Writing a redis cluster driver for golang

658 views
Skip to first unread message

Brian Picciano

unread,
Nov 14, 2014, 1:23:00 PM11/14/14
to redi...@googlegroups.com
I'm the maintainer for the radix golang library (https://github.com/fzzy/radix), and I'm working on adding a cluster sub-package. You can find that code here:


The support for simple commands is pretty solid imo. It will transparently redirect for MOVED and ASK errors, and deal with updating the slots internally. However, I'm wondering what the best course of action would be for certain edge-cases.

1) For a single command, on a MOVED, I'm currently only updating the slot that command's key occupied; I'm not doing a CLUSTER SLOTS and re-discovering the full topology. My reasoning for this is that if there's a large change in slots that is on-going (happening one slot at a time), I don't want to call CLUSTER SLOTS before the full change has propagated, since then I'll just end up calling it again and again until the full topology change has actually propagated, which might be expensive. Doing it the way I currently have will end up with an extra call per slot that has changed, but I feel that the hit from that is negligible, given the relatively small number of slots, and it's a cleaner solution. Am I wrong in this thinking?

2) This one is somewhat related to the previous one. My question is what do I do when a node becomes unreachable? Or, more specifically, at what point do I stop trying to handle errors and return an error to the user? For example, if the master of a set of slots segfaults and isn't restarted, the slave will takeover those slots. But my client still has pointers for all those slots pointing at the old, dead master. When a command hits one of those slots it will get a connection closed error or something. At that point I could a) just return the error to the user and let them call Reset b) call Reset implicitly, which will call CLUSTER SLOTS and re-create the topology c) try the command on a different connection, knowing it won't work but just hoping to get a MOVED to the correct node.

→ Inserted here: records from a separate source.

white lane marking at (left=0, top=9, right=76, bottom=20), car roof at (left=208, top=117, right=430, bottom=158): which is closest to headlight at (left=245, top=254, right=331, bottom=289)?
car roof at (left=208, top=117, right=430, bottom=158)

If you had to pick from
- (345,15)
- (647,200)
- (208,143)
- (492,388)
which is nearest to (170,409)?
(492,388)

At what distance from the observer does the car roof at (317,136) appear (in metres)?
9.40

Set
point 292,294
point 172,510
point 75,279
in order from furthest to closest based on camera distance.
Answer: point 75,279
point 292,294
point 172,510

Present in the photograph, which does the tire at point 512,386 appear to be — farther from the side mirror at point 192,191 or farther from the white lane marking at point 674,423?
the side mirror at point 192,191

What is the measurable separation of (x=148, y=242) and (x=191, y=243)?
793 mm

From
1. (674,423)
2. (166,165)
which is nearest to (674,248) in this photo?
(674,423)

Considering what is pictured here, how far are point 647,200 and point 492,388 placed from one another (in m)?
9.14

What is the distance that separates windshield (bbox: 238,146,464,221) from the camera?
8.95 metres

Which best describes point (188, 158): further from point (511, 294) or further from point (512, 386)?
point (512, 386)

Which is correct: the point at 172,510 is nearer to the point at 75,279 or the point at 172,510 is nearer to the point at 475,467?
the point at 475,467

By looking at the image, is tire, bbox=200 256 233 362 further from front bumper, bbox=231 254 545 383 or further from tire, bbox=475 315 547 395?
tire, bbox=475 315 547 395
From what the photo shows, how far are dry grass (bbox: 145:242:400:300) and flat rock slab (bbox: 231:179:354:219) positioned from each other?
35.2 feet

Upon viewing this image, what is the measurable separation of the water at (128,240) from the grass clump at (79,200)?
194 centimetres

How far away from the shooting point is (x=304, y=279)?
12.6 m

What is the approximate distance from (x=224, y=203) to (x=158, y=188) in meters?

If there was some kind of pubsub system which sent out alerts about topology changes, like there is with sentinel, that would be ideal, but as far as I can find that doesn't exist for cluster.

3) This one is unrelated to the previous two. I have some minimal support for pipelining requests in a cluster in the driver right now. It will send a set of commands to a node chosen by the first command which has a key. For example, MULTI, SET foo bar, SET bar baz, EXEC will go to the node chosen by the key "foo". Right now I've not implemented any MOVED or ASK handling for the pipelining though. My reasoning is that if two different parts of the pipe are MOVED to different nodes things could get messy real quick What if it was a transaction? I can't just split up a transaction into two transactions. What if all the keys are on the same slot, but that slot is in the middle of getting migrated? Half the keys could get ASK'd, which again will mess up transactions. If command order matters on the application level and a command in the middle of the pipe gets ASK'd, I can't just stop sending commands after that point since they all get sent at once, so the commands will get processed in a different order than intended. This can be solved with a transaction, but then we hit the problems mentioned before. I guess I just want to make sure I'm not way overthinking this problem and there's some simple solution I'm not thinking of, or if I'm right and it's better to let the user decide for themselves what they want to do about errors.

Sorry this is so lengthy, I just want to make sure I'm doing the right things before I push the code to master and am stuck with whatever poor decisions I make.

Josiah Carlson

unread,
Nov 14, 2014, 6:23:29 PM11/14/14
to redi...@googlegroups.com
Replies inline.

On Fri, Nov 14, 2014 at 10:23 AM, Brian Picciano <mediocr...@gmail.com> wrote:
I'm the maintainer for the radix golang library (https://github.com/fzzy/radix), and I'm working on adding a cluster sub-package. You can find that code here:


The support for simple commands is pretty solid imo. It will transparently redirect for MOVED and ASK errors, and deal with updating the slots internally. However, I'm wondering what the best course of action would be for certain edge-cases.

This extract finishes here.